Todd Gilliland (+6500 at DraftKings)
Gilliland is the kind of Daytona longshot you can justify because he doesn’t need to be great; he needs to be present. His win condition is manufacturer cooperation, clean survival, and one late restart where the lane opens and he gets pushed. At 65/1, that’s a bet with a logical script, not a prayer.
YOLO Dart of the Week
Riley Herbst (+12500 at Caesars)
This is pure Daytona math. Herbst doesn’t need to outdrive the field; he needs to keep a clean nose and stay connected to the right line when half the contenders are gone. At 100–125/1, you’re buying maximum variance leverage at a race where variance is the baseline.
Props That Pop
Denny Hamlin Top 10 (+115 at FanDuel)
This is one of the cleaner edges on the board because you’re getting plus money on a driver with a high-end superspeedway resume and elite late-race decision-making. In a race where favorites can get wrecked, I’d rather take plus money on a Top 10 than lay juice on multiple “safe” options. I’d play this down to around +100.
Kyle Larson Top 10 (+140 at FanDuel)
Larson at plus money is the kind of bet you take because Hendrick cars tend to be in the mix late, and Larson’s price is still reflecting old narratives. He doesn’t need to dominate; he needs to survive and be attached to the right line with 15 to go. At +140, you have enough cushion for the variance.
Ryan Preece Top 10 (+210 at BetRivers)
This is a variance-friendly number for a driver who can muscle his way into the right lane late.

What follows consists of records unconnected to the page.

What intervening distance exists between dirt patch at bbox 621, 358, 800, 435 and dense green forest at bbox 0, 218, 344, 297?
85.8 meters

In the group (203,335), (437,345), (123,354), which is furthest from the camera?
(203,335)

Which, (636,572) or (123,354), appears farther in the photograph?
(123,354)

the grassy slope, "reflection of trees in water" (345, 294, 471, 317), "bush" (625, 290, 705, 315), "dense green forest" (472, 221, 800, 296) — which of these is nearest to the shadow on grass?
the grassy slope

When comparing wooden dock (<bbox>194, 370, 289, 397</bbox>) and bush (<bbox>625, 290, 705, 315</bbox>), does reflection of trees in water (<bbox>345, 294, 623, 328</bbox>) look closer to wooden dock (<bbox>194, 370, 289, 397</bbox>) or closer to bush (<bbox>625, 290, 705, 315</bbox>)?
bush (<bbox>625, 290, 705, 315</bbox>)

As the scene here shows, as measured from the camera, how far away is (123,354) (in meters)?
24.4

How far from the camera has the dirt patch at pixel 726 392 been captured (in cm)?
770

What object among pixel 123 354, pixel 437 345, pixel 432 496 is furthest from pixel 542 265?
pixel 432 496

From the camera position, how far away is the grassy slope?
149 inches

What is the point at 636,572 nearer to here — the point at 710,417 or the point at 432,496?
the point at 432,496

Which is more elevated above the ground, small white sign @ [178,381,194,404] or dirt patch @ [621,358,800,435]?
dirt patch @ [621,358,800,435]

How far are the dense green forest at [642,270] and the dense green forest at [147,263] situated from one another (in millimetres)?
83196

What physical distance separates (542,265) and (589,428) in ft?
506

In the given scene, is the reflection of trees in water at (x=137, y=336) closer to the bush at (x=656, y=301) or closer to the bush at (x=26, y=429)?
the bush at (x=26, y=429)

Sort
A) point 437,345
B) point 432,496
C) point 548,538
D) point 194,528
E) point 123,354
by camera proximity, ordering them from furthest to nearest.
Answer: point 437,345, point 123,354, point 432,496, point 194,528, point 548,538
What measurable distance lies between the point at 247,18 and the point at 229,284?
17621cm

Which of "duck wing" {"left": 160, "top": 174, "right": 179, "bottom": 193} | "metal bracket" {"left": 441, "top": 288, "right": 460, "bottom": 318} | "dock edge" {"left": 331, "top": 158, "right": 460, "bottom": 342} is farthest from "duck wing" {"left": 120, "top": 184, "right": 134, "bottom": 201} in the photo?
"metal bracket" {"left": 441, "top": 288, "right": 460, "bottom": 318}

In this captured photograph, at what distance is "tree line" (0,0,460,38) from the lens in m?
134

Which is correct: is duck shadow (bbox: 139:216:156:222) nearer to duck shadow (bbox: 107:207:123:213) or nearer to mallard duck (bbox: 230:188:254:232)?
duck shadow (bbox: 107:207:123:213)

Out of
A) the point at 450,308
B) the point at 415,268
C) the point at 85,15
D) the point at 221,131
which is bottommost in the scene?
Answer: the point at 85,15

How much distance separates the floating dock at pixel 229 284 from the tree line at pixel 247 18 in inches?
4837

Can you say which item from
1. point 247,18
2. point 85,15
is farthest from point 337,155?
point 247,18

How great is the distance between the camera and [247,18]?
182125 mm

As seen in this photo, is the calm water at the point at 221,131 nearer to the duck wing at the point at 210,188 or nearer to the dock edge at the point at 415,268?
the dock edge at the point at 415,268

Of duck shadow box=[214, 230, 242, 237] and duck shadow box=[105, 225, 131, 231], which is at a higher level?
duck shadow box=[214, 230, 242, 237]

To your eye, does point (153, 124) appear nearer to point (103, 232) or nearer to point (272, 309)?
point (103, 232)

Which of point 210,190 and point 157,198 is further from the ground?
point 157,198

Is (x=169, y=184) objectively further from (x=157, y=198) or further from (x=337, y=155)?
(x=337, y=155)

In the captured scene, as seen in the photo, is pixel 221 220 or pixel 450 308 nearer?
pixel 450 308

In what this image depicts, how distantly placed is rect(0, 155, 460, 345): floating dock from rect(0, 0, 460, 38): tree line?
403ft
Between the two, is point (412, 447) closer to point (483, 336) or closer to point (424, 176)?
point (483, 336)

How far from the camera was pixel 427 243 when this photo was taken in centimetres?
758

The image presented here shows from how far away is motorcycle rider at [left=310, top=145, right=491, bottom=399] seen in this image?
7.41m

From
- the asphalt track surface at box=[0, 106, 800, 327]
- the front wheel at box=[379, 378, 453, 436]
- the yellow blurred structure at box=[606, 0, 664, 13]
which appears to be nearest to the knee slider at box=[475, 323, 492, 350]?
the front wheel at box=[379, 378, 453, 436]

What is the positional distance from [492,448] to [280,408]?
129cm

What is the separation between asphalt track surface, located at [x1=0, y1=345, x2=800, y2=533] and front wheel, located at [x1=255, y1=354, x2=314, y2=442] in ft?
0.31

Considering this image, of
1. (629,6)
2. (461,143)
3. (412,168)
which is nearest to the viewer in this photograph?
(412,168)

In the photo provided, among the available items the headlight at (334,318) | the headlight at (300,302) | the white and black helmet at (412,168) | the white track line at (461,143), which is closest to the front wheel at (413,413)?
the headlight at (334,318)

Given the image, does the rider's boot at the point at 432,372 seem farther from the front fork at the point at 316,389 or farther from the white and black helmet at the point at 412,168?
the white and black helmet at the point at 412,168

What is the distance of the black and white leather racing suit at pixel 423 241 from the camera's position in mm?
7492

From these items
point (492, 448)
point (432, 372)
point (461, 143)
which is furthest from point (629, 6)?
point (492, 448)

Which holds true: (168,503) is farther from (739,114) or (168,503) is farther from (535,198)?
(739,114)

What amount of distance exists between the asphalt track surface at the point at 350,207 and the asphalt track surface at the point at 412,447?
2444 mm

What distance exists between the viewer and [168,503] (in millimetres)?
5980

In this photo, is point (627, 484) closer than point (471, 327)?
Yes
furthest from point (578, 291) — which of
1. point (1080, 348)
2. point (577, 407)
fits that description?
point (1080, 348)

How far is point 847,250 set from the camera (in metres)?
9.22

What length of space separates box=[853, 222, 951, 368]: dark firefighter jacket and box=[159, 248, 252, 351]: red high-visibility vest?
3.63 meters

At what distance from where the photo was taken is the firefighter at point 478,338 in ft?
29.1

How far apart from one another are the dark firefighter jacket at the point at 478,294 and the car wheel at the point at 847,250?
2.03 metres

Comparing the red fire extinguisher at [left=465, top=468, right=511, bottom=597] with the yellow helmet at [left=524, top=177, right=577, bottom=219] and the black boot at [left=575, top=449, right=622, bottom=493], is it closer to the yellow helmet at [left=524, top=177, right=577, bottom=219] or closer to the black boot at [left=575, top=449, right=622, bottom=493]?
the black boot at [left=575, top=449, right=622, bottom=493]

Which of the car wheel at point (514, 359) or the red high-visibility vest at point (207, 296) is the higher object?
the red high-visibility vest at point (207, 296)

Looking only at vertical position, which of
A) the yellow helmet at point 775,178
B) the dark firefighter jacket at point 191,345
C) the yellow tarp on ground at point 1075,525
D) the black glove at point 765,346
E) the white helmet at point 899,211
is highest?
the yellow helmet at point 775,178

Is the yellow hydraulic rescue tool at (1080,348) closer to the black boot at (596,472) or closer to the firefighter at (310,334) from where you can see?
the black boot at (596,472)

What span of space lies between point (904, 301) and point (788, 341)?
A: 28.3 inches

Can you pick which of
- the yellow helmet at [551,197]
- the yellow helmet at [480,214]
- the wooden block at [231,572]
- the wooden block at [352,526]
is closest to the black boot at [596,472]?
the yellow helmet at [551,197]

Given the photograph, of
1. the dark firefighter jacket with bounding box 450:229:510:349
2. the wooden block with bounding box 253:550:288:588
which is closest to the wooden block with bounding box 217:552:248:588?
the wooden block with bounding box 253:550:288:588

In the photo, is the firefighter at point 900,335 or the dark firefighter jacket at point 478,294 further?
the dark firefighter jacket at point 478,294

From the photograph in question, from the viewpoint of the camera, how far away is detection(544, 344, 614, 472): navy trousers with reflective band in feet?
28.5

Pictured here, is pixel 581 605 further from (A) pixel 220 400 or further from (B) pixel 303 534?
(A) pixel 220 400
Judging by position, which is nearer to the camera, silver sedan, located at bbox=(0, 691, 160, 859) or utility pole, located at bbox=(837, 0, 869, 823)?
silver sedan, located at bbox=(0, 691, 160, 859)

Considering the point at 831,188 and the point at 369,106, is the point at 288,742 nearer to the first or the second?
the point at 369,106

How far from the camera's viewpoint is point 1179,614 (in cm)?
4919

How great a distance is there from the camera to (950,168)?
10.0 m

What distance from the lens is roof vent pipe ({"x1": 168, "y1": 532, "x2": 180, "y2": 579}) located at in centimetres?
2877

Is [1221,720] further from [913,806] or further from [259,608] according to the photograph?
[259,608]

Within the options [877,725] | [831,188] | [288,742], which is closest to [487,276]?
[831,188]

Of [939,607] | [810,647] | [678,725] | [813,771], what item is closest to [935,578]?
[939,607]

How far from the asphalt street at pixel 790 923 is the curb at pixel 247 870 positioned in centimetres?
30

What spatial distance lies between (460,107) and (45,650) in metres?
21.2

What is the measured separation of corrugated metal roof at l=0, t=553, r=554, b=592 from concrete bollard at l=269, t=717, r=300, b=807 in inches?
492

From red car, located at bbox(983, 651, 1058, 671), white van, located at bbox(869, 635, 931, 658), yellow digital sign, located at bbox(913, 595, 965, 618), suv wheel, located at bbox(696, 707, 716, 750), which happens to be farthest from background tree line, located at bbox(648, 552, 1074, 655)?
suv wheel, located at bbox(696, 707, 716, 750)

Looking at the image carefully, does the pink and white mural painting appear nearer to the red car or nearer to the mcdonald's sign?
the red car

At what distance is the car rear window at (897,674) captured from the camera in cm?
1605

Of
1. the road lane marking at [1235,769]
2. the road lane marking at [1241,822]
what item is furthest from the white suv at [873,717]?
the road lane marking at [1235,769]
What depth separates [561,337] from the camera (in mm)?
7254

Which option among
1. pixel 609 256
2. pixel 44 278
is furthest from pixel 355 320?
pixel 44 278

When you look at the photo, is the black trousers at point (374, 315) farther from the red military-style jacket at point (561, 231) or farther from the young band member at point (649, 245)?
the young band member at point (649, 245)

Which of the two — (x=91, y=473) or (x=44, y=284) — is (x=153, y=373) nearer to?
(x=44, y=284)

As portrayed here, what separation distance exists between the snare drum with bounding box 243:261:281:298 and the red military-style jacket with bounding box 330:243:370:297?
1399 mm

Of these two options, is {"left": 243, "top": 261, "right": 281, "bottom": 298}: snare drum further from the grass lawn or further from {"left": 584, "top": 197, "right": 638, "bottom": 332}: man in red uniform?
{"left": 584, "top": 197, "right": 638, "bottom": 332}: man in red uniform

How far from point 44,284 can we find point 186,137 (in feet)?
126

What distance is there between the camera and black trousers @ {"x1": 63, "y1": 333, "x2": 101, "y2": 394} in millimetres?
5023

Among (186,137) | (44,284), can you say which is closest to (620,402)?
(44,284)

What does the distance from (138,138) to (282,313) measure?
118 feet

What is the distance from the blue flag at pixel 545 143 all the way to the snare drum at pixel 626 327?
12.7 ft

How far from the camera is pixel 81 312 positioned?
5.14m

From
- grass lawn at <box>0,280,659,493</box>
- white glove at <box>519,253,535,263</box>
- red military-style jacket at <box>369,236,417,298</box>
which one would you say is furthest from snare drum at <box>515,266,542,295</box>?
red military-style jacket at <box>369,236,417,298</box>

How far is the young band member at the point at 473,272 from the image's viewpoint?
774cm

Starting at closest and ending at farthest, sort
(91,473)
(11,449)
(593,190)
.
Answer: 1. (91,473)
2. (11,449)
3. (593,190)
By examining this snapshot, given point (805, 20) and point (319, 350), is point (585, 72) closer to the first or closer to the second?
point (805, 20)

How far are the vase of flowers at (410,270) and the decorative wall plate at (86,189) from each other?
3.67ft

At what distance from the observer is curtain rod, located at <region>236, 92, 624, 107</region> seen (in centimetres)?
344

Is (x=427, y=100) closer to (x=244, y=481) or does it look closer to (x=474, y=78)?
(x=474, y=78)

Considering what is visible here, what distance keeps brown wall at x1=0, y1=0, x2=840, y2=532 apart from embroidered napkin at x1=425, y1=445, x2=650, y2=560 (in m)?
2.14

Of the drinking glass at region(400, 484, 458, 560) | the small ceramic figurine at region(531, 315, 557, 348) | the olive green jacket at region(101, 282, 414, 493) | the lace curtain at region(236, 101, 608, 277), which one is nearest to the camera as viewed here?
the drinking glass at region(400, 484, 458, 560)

You’re buying a big payout in a market where one clean decision at the end can swing five positions instantly. At +210, I’ll take the upside and live with the risk.
Chris Buescher over Tyler Reddick (-105 at DraftKings)
This is a clean matchup because RFK’s superspeedway approach tends to produce steadier finishes, while Reddick can be more dependent on how the Toyota lanes behave late. At basically a pick’em price, I lean toward Buescher’s survival and positioning profile.
William Byron over Christopher Bell (+110 at DraftKings)
At plus money, I’ll take the Daytona 500 closer with the proven “finish it” resume over a guy who can absolutely win, but is more swingy in this race type. In a high-variance event, give me the driver and team that have repeatedly executed the last 20 laps.
Final Thoughts
Daytona doesn’t care about your model, your charts, or how confident you felt on Wednesday. Build a card that wins if your guys simply survive to the final stage, and don’t overpay for “safety” in the one race that isn’t safe. If you’re still alive with 10 to go, you’re exactly where you want to be. After that, hold your breath and let Daytona do what Daytona does.